At a hearing last week, State Senators forcefully pointed out that the Commissioner’s hiring plan must be accompanied by a pay raise plan to stem out-of-control staff turnover at the agency. Give Senators credit for demanding a pay raise plan. One-third of investigations caseworkers quit every year. The high turnover is one of the reasons that caseworkers have such high caseloads and that days and weeks tick by before investigations into abuse and neglect take place. Raising pay to cut turnover also makes economic sense: training each new caseworker costs the state $54,000.

The Commissioner quickly responded with a plan to raise salaries by $1,000 per month. The plan is modeled after a similar pay raise that cut caseworker turnover in West Texas by 50 percent over three years.

The Commissioner’s hiring and pay raise plans are now in the hands of a small number of state leaders: Governor Greg Abbott, Lt. Governor Dan Patrick, House Speaker Joe Straus, Senate Finance Committee Chair Jane Nelson, and the five members of a CPS subcommittee named by Chair Nelson: Senators Birdwell, Kolkhorst, Schwertner, Watson, and Whitmire. A decision is expected soon.

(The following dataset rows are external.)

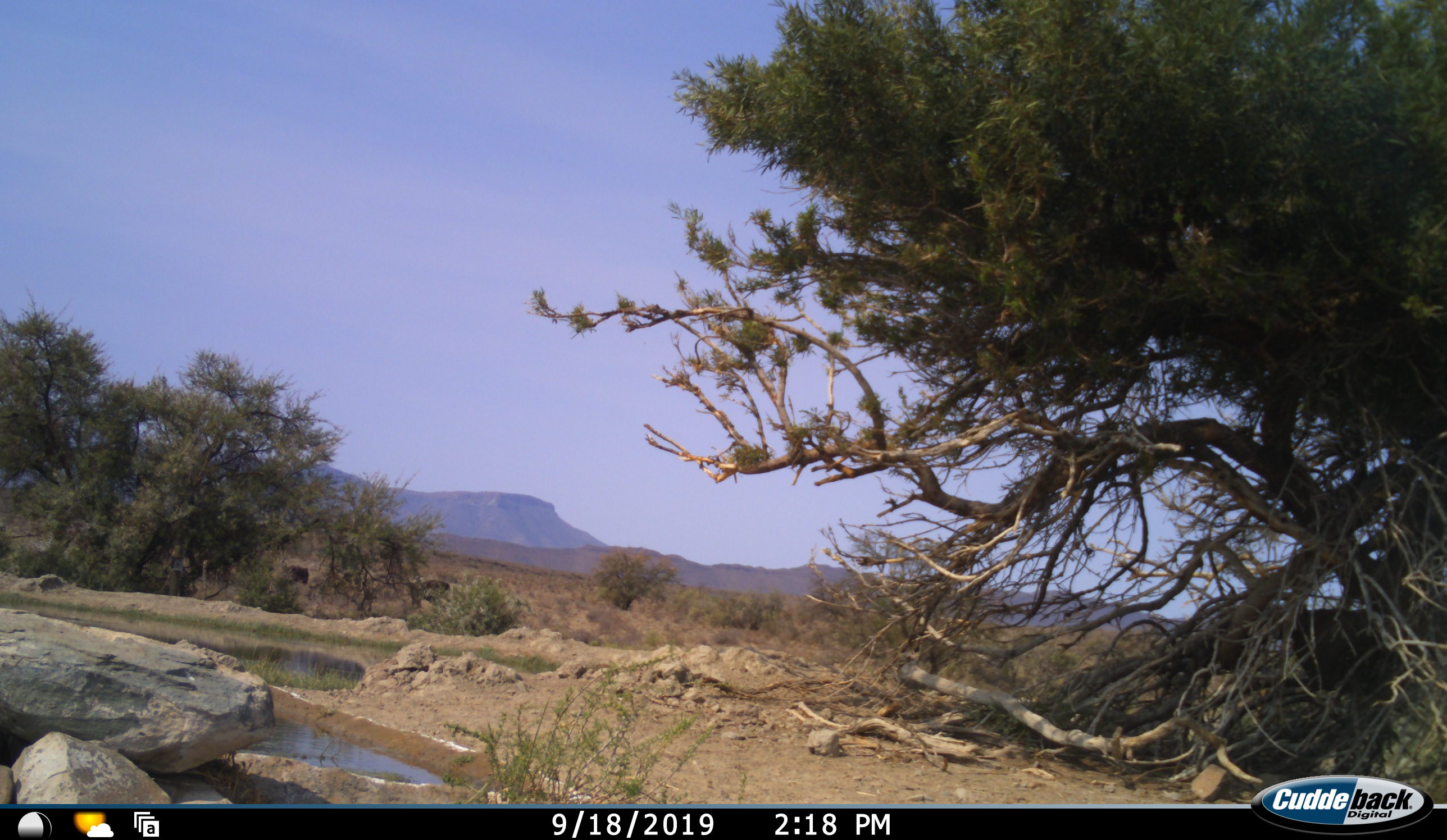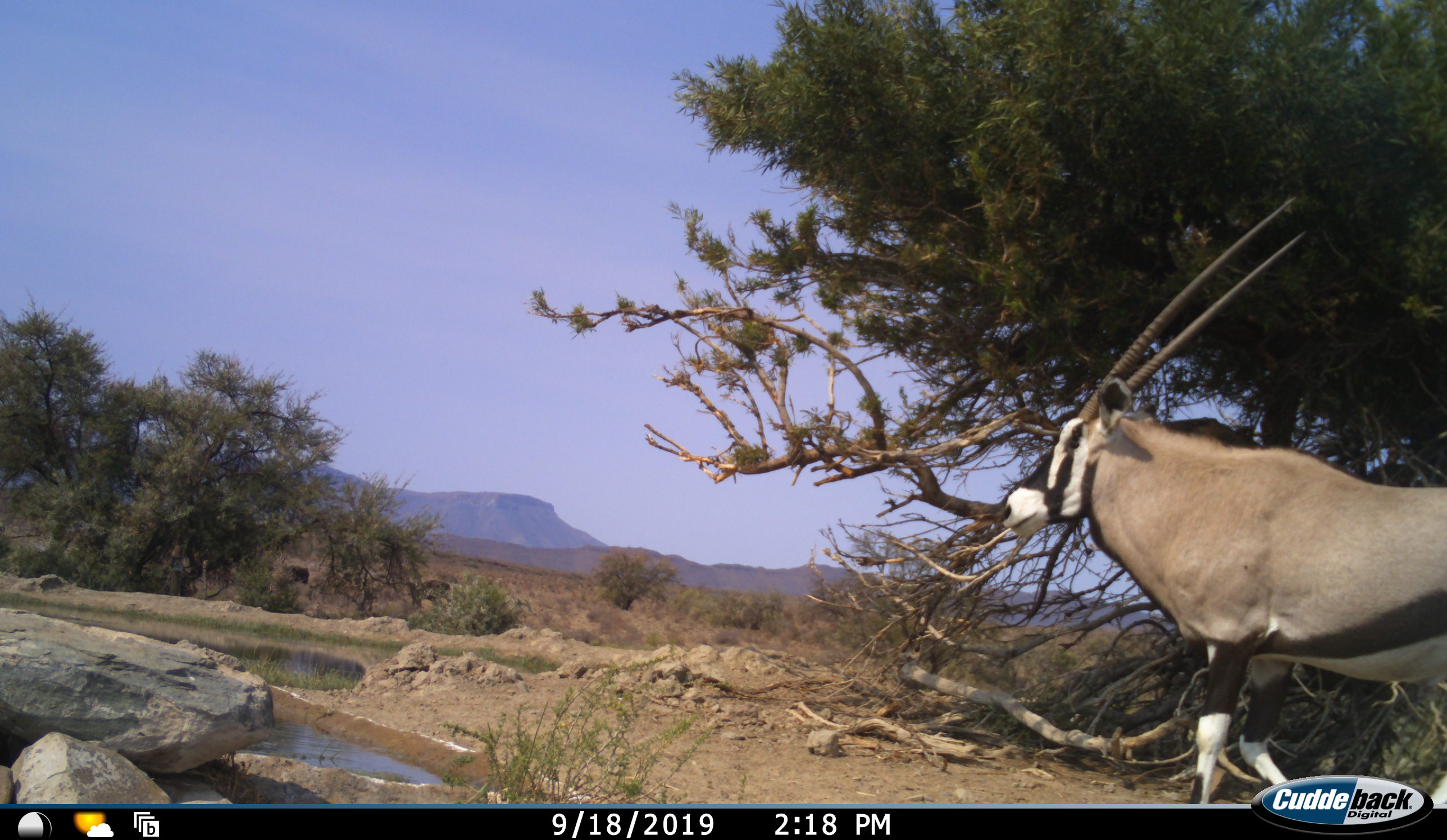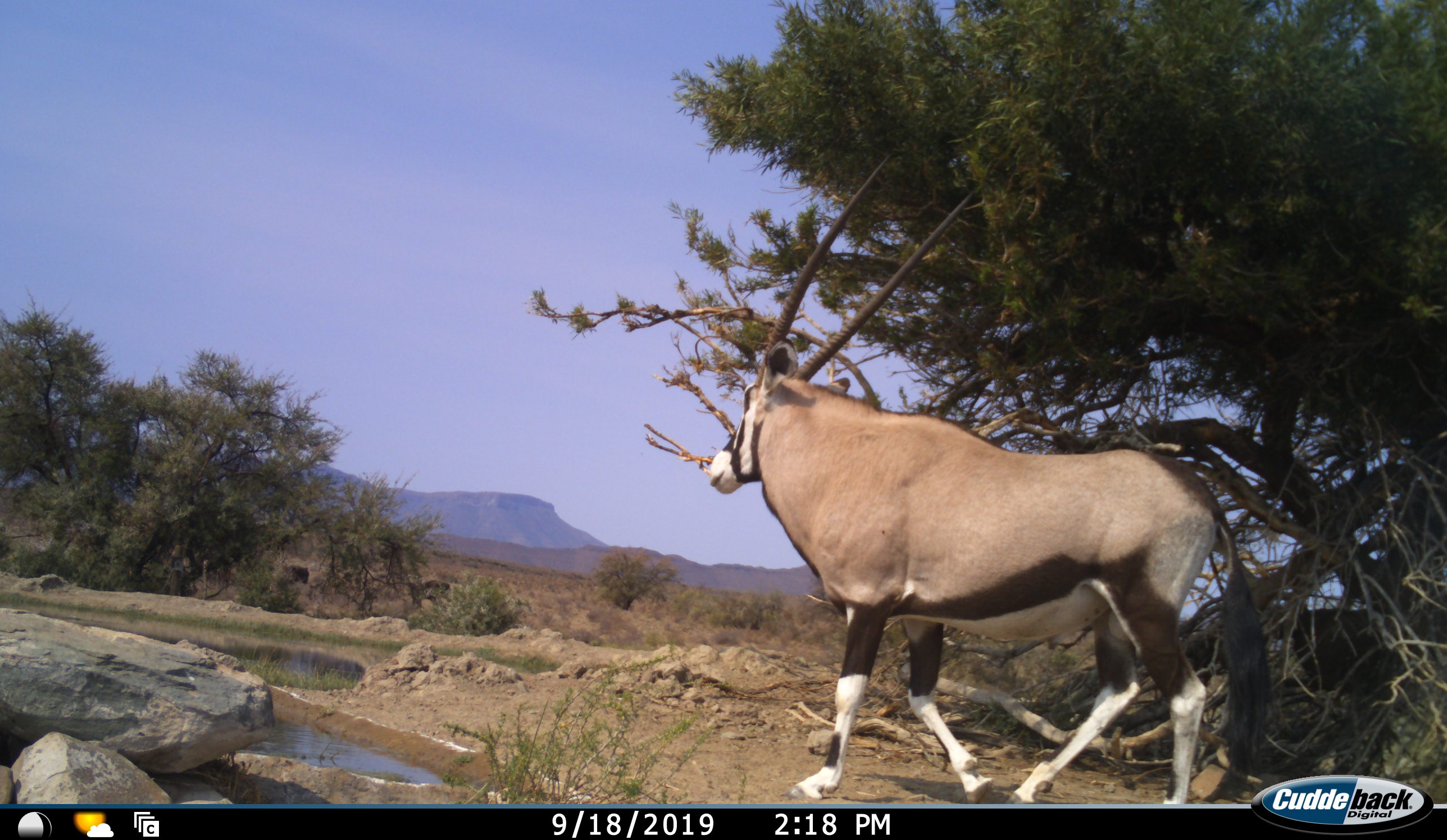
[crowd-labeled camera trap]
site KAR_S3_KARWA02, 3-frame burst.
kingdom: Animalia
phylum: Chordata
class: Mammalia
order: Artiodactyla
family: Bovidae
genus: Oryx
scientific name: Oryx gazella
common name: gemsbok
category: oryx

State leaders will face additional tests on CPS in the coming weeks and months. To ensure that children have a safe home and appropriate support if they are removed from their families, the state must increase reimbursement rates for these services. To ensure more children can stay safely with their families and reduce the need to expand foster care capacity, legislators should expand prevention programs that support at-risk families.

But this week, Texans are watching to see how state leaders handle their first child protection test since declaring the issue a top priority: the Commissioner’s plan for pay raises and new hires.  If they fail, more kids will suffer. CPS is in urgent need of funding, and if state leaders meet that need they will deserve credit for passing this first test.